PASSAGE PROVIDED:

<<<<

When living with a partner it is important to have a clear understanding of how the household costs are divided. This guide is about sharing living expenses with boyfriend.
Share a solution for this guide today!
Here are questions related to Sharing Living Expenses With a Boyfriend or Girlfriend.
My boyfriend of three years moved in with me a little over a year ago due to loss of a job in his city and him finding one in mine. I have two daughters that are 18 and 21 and still live with me. He buys groceries from week to week and spends about $300 - $400 a month but has not offered to pay any rent or utilities.
How should I approach him to share in these expenses too as he is living with us full time? The house is only in my name. Thanks.
By Robin from New Orleans, LA
Talking money is tough. It's one of the hardest things on any relationship. Tell him you'd like to set aside some time for the two of you to discuss finances. Agree on a time when both of you will be fairly relaxed and not running late to some other appointment. Then, just tell him how you feel. Literally say "I feel... " Avoid saying things like "you never..." or "you always..."
If you have a good relationship and he's a good man, using kind, not accusing wording you should be able to work out a more fair arrangement. Saying something like "I really appreciate your buying groceries. It helps a lot. But I feel that we're not splitting our overall living expenses in a fair way and want to discuss how we could make it more fair."
In my mind, I would think he should be paying somewhere between 1/4 to 1/2 of all living expenses, depending on what your kids financial situations are (if they're full time students I don't think they should be expected to pay as much as if they're simply working) You may want to figure what the total monthly expenses are before you sit down together. It's honesly possible that he simply isn't aware that 300 - 400 a month isn't his fair share.

>>>>

DATASET ROWS:
<<<<

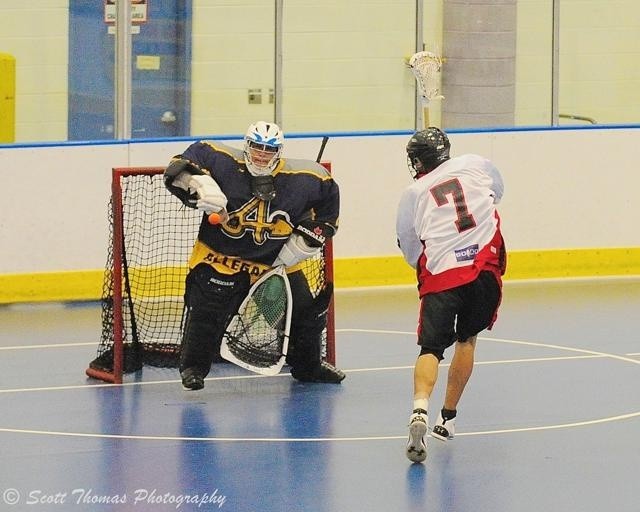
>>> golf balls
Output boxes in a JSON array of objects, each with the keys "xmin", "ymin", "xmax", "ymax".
[{"xmin": 209, "ymin": 213, "xmax": 219, "ymax": 224}]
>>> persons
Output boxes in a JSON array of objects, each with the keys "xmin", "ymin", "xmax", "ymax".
[
  {"xmin": 164, "ymin": 121, "xmax": 346, "ymax": 390},
  {"xmin": 396, "ymin": 127, "xmax": 506, "ymax": 462}
]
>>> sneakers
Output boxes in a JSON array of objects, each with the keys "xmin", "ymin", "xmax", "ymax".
[
  {"xmin": 180, "ymin": 366, "xmax": 204, "ymax": 390},
  {"xmin": 430, "ymin": 406, "xmax": 457, "ymax": 442},
  {"xmin": 290, "ymin": 360, "xmax": 346, "ymax": 383},
  {"xmin": 405, "ymin": 408, "xmax": 429, "ymax": 464}
]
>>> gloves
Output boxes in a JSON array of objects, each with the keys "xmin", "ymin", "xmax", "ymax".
[
  {"xmin": 189, "ymin": 174, "xmax": 230, "ymax": 224},
  {"xmin": 271, "ymin": 218, "xmax": 338, "ymax": 268}
]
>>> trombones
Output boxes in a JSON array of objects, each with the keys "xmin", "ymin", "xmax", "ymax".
[{"xmin": 220, "ymin": 136, "xmax": 329, "ymax": 377}]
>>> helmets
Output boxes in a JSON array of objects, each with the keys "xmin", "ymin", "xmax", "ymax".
[
  {"xmin": 244, "ymin": 121, "xmax": 284, "ymax": 159},
  {"xmin": 406, "ymin": 127, "xmax": 451, "ymax": 174}
]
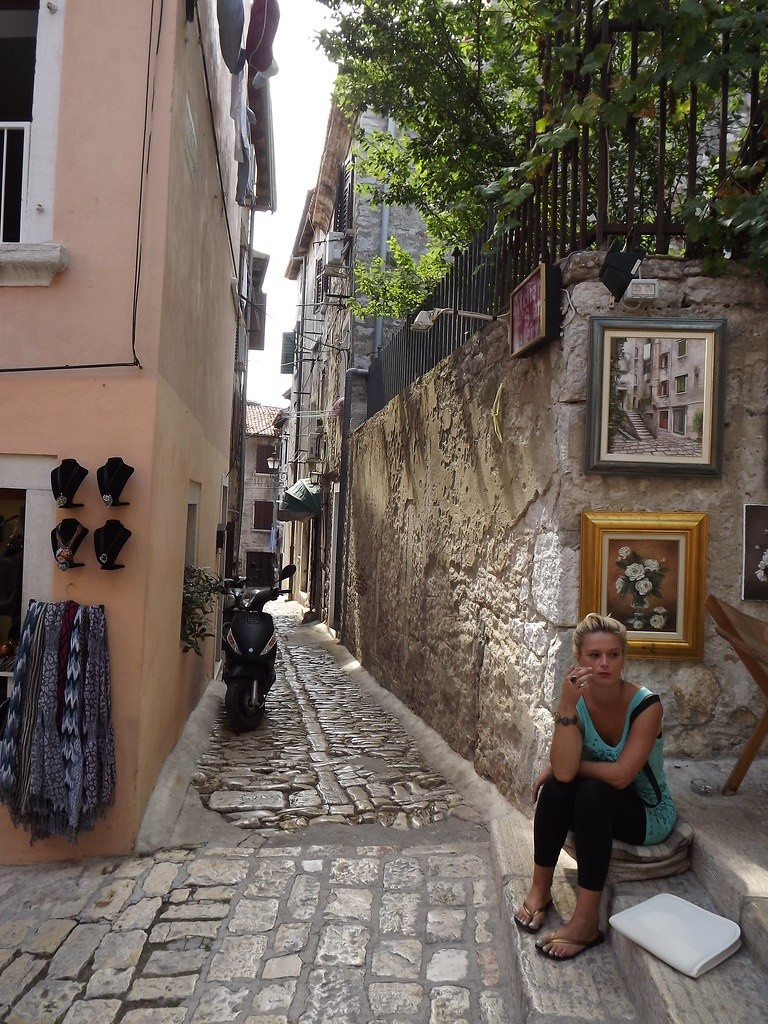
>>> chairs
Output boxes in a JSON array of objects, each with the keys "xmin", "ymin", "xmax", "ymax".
[{"xmin": 705, "ymin": 592, "xmax": 768, "ymax": 795}]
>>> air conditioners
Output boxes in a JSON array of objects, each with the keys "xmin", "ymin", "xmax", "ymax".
[
  {"xmin": 307, "ymin": 433, "xmax": 325, "ymax": 462},
  {"xmin": 323, "ymin": 232, "xmax": 344, "ymax": 276}
]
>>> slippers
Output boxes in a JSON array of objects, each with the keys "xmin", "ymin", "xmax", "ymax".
[
  {"xmin": 514, "ymin": 897, "xmax": 553, "ymax": 934},
  {"xmin": 535, "ymin": 929, "xmax": 604, "ymax": 961}
]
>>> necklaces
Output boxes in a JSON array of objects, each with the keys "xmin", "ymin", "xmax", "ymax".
[
  {"xmin": 56, "ymin": 466, "xmax": 81, "ymax": 506},
  {"xmin": 56, "ymin": 522, "xmax": 84, "ymax": 571},
  {"xmin": 99, "ymin": 524, "xmax": 124, "ymax": 564},
  {"xmin": 102, "ymin": 462, "xmax": 124, "ymax": 508}
]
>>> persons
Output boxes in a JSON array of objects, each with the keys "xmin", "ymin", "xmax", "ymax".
[
  {"xmin": 91, "ymin": 518, "xmax": 134, "ymax": 571},
  {"xmin": 514, "ymin": 612, "xmax": 677, "ymax": 961},
  {"xmin": 50, "ymin": 517, "xmax": 89, "ymax": 570},
  {"xmin": 50, "ymin": 457, "xmax": 91, "ymax": 509},
  {"xmin": 96, "ymin": 456, "xmax": 136, "ymax": 507}
]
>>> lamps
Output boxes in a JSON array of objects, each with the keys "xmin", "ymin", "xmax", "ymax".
[
  {"xmin": 411, "ymin": 307, "xmax": 509, "ymax": 331},
  {"xmin": 267, "ymin": 456, "xmax": 287, "ymax": 487},
  {"xmin": 310, "ymin": 469, "xmax": 322, "ymax": 485},
  {"xmin": 597, "ymin": 239, "xmax": 648, "ymax": 303}
]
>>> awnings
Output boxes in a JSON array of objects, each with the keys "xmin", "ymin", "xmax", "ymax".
[{"xmin": 276, "ymin": 477, "xmax": 321, "ymax": 513}]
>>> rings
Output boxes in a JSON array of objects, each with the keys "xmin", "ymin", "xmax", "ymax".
[{"xmin": 569, "ymin": 676, "xmax": 578, "ymax": 684}]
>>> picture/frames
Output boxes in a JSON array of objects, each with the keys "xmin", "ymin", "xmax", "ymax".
[
  {"xmin": 579, "ymin": 511, "xmax": 708, "ymax": 661},
  {"xmin": 585, "ymin": 315, "xmax": 727, "ymax": 479}
]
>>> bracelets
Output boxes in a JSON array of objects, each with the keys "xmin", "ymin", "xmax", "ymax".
[{"xmin": 554, "ymin": 711, "xmax": 578, "ymax": 727}]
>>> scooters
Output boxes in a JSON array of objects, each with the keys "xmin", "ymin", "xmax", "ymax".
[{"xmin": 215, "ymin": 564, "xmax": 297, "ymax": 731}]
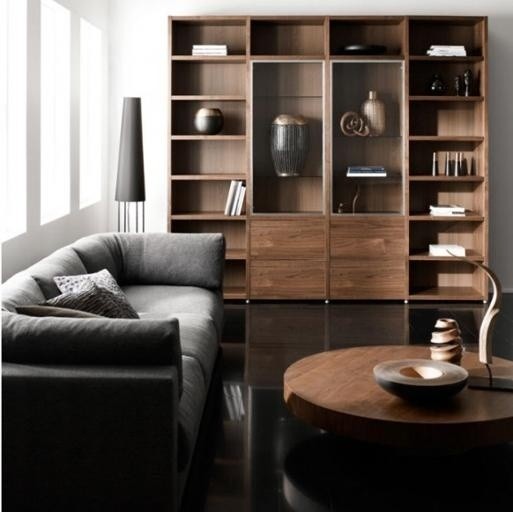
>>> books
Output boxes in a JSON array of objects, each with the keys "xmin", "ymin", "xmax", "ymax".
[
  {"xmin": 192, "ymin": 44, "xmax": 228, "ymax": 56},
  {"xmin": 347, "ymin": 166, "xmax": 387, "ymax": 178},
  {"xmin": 429, "ymin": 204, "xmax": 466, "ymax": 217},
  {"xmin": 224, "ymin": 181, "xmax": 246, "ymax": 216},
  {"xmin": 427, "ymin": 45, "xmax": 466, "ymax": 57}
]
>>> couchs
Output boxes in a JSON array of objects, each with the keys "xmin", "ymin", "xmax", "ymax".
[{"xmin": 1, "ymin": 232, "xmax": 226, "ymax": 507}]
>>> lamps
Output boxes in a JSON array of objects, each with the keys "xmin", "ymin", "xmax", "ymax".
[{"xmin": 115, "ymin": 98, "xmax": 146, "ymax": 232}]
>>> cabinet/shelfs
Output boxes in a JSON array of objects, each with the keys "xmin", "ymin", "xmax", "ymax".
[
  {"xmin": 248, "ymin": 15, "xmax": 327, "ymax": 304},
  {"xmin": 407, "ymin": 14, "xmax": 488, "ymax": 307},
  {"xmin": 328, "ymin": 14, "xmax": 409, "ymax": 306},
  {"xmin": 167, "ymin": 15, "xmax": 250, "ymax": 304}
]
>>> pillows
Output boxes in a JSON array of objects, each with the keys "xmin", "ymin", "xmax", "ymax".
[
  {"xmin": 14, "ymin": 304, "xmax": 104, "ymax": 319},
  {"xmin": 39, "ymin": 284, "xmax": 140, "ymax": 319},
  {"xmin": 53, "ymin": 268, "xmax": 130, "ymax": 311}
]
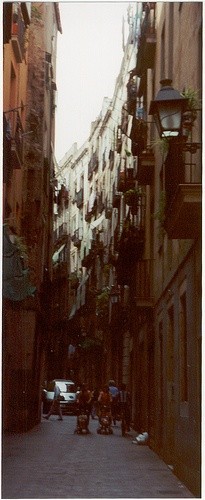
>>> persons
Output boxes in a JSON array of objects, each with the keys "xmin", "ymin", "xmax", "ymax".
[
  {"xmin": 43, "ymin": 379, "xmax": 65, "ymax": 421},
  {"xmin": 72, "ymin": 382, "xmax": 133, "ymax": 437}
]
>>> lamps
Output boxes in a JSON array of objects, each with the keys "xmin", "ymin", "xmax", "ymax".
[{"xmin": 148, "ymin": 77, "xmax": 190, "ymax": 138}]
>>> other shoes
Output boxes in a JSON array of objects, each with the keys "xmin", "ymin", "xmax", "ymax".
[
  {"xmin": 43, "ymin": 416, "xmax": 48, "ymax": 419},
  {"xmin": 58, "ymin": 418, "xmax": 63, "ymax": 421}
]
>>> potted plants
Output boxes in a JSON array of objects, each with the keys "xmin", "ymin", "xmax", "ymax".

>>>>

WRITTEN EXERCISE 1:
In the guide on sharing living expenses, how much does the boyfriend spend on groceries each month?
WRITTEN EXERCISE 2:
Carry on the guide on sharing living expenses from its final sentence.
The material after the guide on sharing living expenses is separate from it.

EXERCISE RESPONSE 1:
About $300 to $400 a month.

EXERCISE RESPONSE 2:
You really need to know what the monthly expenses total before you can approach him. That includes everything you pay for and everything he pays for. And to be fair, keep in mind that if you break up, the house is still yours so I wouldn't try to make him pay for a full half of your mortgage. You need to come up with something fair for the living expenses you both share.
I live with my boyfriend. I own the house free and clear, except I just built a 2 car garage with a small mortgage that I pay for. Should he help pay for homeowners insurance and property taxes since he is living here? We split all other shared expenses - food, utilities, gym, etc. We pay individually for clothes, personal expenses. etc.
Does he pay rent anywhere? If yes then no, he should not pay the other expenses. But if he pays no rent, then he should pay half of those expenses as well.
I am a student out my country and I have boyfriend like me. He works, but I can not find a job. From the first date we have lived together, some times in his house some times in my dormitory. After the summer we are back again from our country to Cyprus and he insist to live only in his house.
My question is, how can I share my expenses with him? Actually I do everything in house like a housewife, but at the time of shopping for household supplies, we share the expenses. At this point it makes me sad not for lack of money, because I think he doesn't care. I don't know what to do? Please help me.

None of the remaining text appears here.